### Task prompt
Reproduce the entries below character for character.

### Records shown
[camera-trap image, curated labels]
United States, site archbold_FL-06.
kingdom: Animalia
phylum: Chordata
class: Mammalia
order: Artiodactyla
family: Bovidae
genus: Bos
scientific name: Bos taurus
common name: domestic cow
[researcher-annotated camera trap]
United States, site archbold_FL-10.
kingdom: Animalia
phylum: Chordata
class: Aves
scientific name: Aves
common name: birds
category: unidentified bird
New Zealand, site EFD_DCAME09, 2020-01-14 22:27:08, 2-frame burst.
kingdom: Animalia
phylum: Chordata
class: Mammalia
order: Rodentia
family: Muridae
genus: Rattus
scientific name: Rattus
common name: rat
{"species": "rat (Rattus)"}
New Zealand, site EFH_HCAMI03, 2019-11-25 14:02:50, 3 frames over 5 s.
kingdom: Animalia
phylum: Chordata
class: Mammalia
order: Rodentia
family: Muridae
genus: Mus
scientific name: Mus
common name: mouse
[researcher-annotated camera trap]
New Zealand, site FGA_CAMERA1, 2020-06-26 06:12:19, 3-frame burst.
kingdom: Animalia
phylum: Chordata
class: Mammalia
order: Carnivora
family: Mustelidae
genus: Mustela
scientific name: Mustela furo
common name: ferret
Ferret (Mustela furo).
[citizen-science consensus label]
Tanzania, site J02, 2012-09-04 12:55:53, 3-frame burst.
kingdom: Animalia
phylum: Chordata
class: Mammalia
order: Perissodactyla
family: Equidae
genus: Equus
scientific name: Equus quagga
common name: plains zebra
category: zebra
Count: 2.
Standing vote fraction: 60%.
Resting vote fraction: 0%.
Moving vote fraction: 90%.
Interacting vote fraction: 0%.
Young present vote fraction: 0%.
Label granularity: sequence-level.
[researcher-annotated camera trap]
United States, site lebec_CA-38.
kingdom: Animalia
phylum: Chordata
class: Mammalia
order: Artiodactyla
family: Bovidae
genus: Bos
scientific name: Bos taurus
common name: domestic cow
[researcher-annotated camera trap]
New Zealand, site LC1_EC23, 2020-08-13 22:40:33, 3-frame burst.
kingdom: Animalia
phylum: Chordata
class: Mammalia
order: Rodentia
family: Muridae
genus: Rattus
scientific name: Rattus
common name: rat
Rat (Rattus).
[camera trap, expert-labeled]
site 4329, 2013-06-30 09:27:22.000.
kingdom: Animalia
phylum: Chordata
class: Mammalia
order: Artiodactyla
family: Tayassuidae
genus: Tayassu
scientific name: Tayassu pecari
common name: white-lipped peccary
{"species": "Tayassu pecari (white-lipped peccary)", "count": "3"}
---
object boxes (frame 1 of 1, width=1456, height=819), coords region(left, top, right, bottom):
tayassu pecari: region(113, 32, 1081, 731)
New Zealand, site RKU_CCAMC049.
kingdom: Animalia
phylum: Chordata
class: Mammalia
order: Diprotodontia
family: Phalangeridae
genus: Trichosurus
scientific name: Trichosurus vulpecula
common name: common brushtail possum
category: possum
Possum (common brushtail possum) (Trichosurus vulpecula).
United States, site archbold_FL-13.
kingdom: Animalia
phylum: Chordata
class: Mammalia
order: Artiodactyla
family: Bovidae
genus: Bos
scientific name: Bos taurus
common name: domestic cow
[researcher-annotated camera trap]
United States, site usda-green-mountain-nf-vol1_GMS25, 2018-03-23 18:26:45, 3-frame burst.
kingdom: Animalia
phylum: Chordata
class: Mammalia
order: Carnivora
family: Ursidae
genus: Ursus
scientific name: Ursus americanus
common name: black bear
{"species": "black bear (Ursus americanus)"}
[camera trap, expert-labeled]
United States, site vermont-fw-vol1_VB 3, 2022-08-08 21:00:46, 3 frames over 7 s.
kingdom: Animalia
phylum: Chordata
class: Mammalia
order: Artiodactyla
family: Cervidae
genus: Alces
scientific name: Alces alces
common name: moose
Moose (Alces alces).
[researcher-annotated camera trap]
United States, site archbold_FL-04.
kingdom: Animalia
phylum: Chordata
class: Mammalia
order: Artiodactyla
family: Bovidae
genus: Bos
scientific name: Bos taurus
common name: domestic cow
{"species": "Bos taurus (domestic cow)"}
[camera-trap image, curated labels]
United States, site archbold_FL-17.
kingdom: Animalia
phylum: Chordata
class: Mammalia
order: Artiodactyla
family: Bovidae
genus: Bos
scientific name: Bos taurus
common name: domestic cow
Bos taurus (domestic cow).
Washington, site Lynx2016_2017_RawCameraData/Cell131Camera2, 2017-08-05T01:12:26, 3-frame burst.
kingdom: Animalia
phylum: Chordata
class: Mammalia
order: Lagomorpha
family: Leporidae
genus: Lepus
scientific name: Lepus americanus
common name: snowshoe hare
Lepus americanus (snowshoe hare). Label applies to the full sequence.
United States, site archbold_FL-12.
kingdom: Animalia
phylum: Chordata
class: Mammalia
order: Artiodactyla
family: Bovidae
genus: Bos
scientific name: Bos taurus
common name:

### Exercise response
[camera-trap image, curated labels]
United States, site archbold_FL-06.
kingdom: Animalia
phylum: Chordata
class: Mammalia
order: Artiodactyla
family: Bovidae
genus: Bos
scientific name: Bos taurus
common name: domestic cow
[researcher-annotated camera trap]
United States, site archbold_FL-10.
kingdom: Animalia
phylum: Chordata
class: Aves
scientific name: Aves
common name: birds
category: unidentified bird
New Zealand, site EFD_DCAME09, 2020-01-14 22:27:08, 2-frame burst.
kingdom: Animalia
phylum: Chordata
class: Mammalia
order: Rodentia
family: Muridae
genus: Rattus
scientific name: Rattus
common name: rat
{"species": "rat (Rattus)"}
New Zealand, site EFH_HCAMI03, 2019-11-25 14:02:50, 3 frames over 5 s.
kingdom: Animalia
phylum: Chordata
class: Mammalia
order: Rodentia
family: Muridae
genus: Mus
scientific name: Mus
common name: mouse
[researcher-annotated camera trap]
New Zealand, site FGA_CAMERA1, 2020-06-26 06:12:19, 3-frame burst.
kingdom: Animalia
phylum: Chordata
class: Mammalia
order: Carnivora
family: Mustelidae
genus: Mustela
scientific name: Mustela furo
common name: ferret
Ferret (Mustela furo).
[citizen-science consensus label]
Tanzania, site J02, 2012-09-04 12:55:53, 3-frame burst.
kingdom: Animalia
phylum: Chordata
class: Mammalia
order: Perissodactyla
family: Equidae
genus: Equus
scientific name: Equus quagga
common name: plains zebra
category: zebra
Count: 2.
Standing vote fraction: 60%.
Resting vote fraction: 0%.
Moving vote fraction: 90%.
Interacting vote fraction: 0%.
Young present vote fraction: 0%.
Label granularity: sequence-level.
[researcher-annotated camera trap]
United States, site lebec_CA-38.
kingdom: Animalia
phylum: Chordata
class: Mammalia
order: Artiodactyla
family: Bovidae
genus: Bos
scientific name: Bos taurus
common name: domestic cow
[researcher-annotated camera trap]
New Zealand, site LC1_EC23, 2020-08-13 22:40:33, 3-frame burst.
kingdom: Animalia
phylum: Chordata
class: Mammalia
order: Rodentia
family: Muridae
genus: Rattus
scientific name: Rattus
common name: rat
Rat (Rattus).
[camera trap, expert-labeled]
site 4329, 2013-06-30 09:27:22.000.
kingdom: Animalia
phylum: Chordata
class: Mammalia
order: Artiodactyla
family: Tayassuidae
genus: Tayassu
scientific name: Tayassu pecari
common name: white-lipped peccary
{"species": "Tayassu pecari (white-lipped peccary)", "count": "3"}
---
object boxes (frame 1 of 1, width=1456, height=819), coords region(left, top, right, bottom):
tayassu pecari: region(113, 32, 1081, 731)
New Zealand, site RKU_CCAMC049.
kingdom: Animalia
phylum: Chordata
class: Mammalia
order: Diprotodontia
family: Phalangeridae
genus: Trichosurus
scientific name: Trichosurus vulpecula
common name: common brushtail possum
category: possum
Possum (common brushtail possum) (Trichosurus vulpecula).
United States, site archbold_FL-13.
kingdom: Animalia
phylum: Chordata
class: Mammalia
order: Artiodactyla
family: Bovidae
genus: Bos
scientific name: Bos taurus
common name: domestic cow
[researcher-annotated camera trap]
United States, site usda-green-mountain-nf-vol1_GMS25, 2018-03-23 18:26:45, 3-frame burst.
kingdom: Animalia
phylum: Chordata
class: Mammalia
order: Carnivora
family: Ursidae
genus: Ursus
scientific name: Ursus americanus
common name: black bear
{"species": "black bear (Ursus americanus)"}
[camera trap, expert-labeled]
United States, site vermont-fw-vol1_VB 3, 2022-08-08 21:00:46, 3 frames over 7 s.
kingdom: Animalia
phylum: Chordata
class: Mammalia
order: Artiodactyla
family: Cervidae
genus: Alces
scientific name: Alces alces
common name: moose
Moose (Alces alces).
[researcher-annotated camera trap]
United States, site archbold_FL-04.
kingdom: Animalia
phylum: Chordata
class: Mammalia
order: Artiodactyla
family: Bovidae
genus: Bos
scientific name: Bos taurus
common name: domestic cow
{"species": "Bos taurus (domestic cow)"}
[camera-trap image, curated labels]
United States, site archbold_FL-17.
kingdom: Animalia
phylum: Chordata
class: Mammalia
order: Artiodactyla
family: Bovidae
genus: Bos
scientific name: Bos taurus
common name: domestic cow
Bos taurus (domestic cow).
Washington, site Lynx2016_2017_RawCameraData/Cell131Camera2, 2017-08-05T01:12:26, 3-frame burst.
kingdom: Animalia
phylum: Chordata
class: Mammalia
order: Lagomorpha
family: Leporidae
genus: Lepus
scientific name: Lepus americanus
common name: snowshoe hare
Lepus americanus (snowshoe hare). Label applies to the full sequence.
United States, site archbold_FL-12.
kingdom: Animalia
phylum: Chordata
class: Mammalia
order: Artiodactyla
family: Bovidae
genus: Bos
scientific name: Bos taurus
common name:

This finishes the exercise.